House Minority Leader Kevin McCarthy (R-Calif.) is seeking to paint antifa, the far-left antifascist movement, as an organized group that is behind the violence breaking out in U.S. cities amid social and racial unrest.
In a Thursday interview with Fox News, McCarthy was asked about protests that turned violent in Louisville, Ky., and he sought to make claims about antifa that directly contradict the recent testimony of President Trump’s top law enforcement officer.
“What is going on from Portland, Chicago, to New York and now in Louisville? That these are planned, orchestrated events, that people cannot be safe and secure in their own streets,” McCarthy on “Fox & Friends.”
McCarthy, pointing to a video of protesters pulling out painted signs from a U-Haul truck that said “Abolish the Pol(ice)” and “Abolition Now” in Louisville, suggested there was coordination at this protest.
“You probably saw the video of the U-Haul truck being unloaded with shields and riot gear and anti-police signs. There’s the video right there. It looks like this was coordinated — this particular protest,” said McCarthy added.

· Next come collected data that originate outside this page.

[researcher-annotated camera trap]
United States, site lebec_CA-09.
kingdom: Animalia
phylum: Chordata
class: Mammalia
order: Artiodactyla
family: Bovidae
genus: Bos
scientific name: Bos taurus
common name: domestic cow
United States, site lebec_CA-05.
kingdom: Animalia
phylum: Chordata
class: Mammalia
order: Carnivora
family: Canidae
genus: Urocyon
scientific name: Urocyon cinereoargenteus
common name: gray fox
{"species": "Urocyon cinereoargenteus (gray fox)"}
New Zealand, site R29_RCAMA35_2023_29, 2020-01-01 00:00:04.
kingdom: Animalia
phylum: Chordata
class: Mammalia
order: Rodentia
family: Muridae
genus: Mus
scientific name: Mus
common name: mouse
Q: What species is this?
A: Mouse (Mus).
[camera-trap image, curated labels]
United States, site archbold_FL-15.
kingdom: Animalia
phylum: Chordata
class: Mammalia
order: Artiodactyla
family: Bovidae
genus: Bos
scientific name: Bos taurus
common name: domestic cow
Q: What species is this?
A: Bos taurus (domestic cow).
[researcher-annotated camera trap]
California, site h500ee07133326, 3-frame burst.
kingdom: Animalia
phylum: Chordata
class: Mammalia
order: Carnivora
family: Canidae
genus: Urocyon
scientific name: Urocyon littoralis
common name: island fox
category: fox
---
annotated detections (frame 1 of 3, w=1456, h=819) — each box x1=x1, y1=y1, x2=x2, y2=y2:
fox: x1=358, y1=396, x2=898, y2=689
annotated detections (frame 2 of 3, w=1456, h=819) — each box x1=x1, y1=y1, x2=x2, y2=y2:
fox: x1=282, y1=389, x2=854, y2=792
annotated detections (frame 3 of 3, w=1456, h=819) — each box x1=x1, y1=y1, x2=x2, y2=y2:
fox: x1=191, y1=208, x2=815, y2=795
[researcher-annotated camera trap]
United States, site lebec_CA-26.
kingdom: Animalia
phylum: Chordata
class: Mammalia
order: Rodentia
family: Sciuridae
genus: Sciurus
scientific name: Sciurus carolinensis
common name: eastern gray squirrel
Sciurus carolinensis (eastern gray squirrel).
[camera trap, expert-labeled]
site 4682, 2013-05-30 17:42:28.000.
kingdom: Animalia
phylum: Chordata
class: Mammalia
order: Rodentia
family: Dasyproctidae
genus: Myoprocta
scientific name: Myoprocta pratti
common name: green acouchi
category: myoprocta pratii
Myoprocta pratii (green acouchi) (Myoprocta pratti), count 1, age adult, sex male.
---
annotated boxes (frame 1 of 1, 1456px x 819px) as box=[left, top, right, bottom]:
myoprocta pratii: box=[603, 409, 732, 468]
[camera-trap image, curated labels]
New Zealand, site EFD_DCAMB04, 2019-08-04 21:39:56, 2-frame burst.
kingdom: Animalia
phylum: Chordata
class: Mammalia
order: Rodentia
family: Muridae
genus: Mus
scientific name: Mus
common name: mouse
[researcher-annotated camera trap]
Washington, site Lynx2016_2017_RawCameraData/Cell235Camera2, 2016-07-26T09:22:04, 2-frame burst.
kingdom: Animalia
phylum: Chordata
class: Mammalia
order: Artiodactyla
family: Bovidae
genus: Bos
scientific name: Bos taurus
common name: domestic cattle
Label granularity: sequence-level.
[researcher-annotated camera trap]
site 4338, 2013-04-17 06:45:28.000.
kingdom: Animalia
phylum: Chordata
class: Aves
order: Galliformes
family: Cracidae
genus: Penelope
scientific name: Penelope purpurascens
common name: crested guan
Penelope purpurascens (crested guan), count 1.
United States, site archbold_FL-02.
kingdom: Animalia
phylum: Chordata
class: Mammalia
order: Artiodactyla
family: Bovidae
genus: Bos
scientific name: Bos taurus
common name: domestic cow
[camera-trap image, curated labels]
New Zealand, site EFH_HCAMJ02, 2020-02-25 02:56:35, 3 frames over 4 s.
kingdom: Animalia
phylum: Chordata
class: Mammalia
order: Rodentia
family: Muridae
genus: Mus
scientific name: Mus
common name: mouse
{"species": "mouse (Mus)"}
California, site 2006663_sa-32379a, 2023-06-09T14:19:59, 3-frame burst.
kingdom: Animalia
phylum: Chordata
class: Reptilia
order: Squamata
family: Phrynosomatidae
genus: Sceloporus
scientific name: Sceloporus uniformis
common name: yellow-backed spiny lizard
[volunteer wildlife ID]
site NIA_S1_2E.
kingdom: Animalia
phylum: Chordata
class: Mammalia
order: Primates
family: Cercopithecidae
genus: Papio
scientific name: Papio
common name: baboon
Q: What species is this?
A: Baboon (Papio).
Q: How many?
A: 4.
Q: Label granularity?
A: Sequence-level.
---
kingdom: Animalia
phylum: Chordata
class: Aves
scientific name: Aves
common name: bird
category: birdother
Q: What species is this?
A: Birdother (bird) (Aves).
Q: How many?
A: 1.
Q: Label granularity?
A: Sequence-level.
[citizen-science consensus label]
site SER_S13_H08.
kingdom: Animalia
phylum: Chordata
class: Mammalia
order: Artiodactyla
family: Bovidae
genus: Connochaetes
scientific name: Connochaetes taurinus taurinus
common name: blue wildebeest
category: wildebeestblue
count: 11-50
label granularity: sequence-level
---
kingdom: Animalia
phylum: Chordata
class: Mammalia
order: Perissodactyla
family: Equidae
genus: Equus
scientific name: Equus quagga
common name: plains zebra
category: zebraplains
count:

The protests came after a grand jury in Kentucky decided not to indict any of the three officers involved in the shooting death of Breonna Taylor. One now-former officer was charged with wanton endangerment for allegedly firing shots that entered an apartment adjacent to Taylor’s.
And McCarthy, once prompted by Fox News hosts, began questioning whether there is a funding stream that led demonstrators to acquire riot gear like shields.
“Who is funding this? You can’t just supply with this type of armor without resources, without funding. Where is that funding coming from and why is it being used? How are these people knowing to come? Are there training facilities that are teaching these people how to do this?” McCarthy said.
McCarthy joined Trump and his allies in dismissing the characterization FBI Director Christopher Wray gave of antifa while testifying under oath last week, in which he denied that antifa was an organization but rather a movement or ideology.
“We look at antifa as more of an ideology or a movement than we do an organization. We do have quite a number of properly predicated domestic terrorism investigations into violent anarchist extremists, any number of whom self-identify with the antifa movement,” Wray testified before the House Homeland Security Committee as part of its worldwide threats hearing.
“Antifa is a real thing. It’s not a fiction,” Wray said of the far-left movement.
The FBI chief also said that some who identify with the antifa movement have been coalescing regionally in certain areas and that the FBI is examining potential violence from these small groups or nodes.
McCarthy described antifa as a “grave concern” that the FBI should be “focused on.”
The inquiry into antifa comes as Trump and members of his administration have sought to attribute violence and vandalism by protesters in Portland, Ore., and other U.S. cities to the movement. Democrats, meanwhile, have sought to downplay antifa’s role in the violence.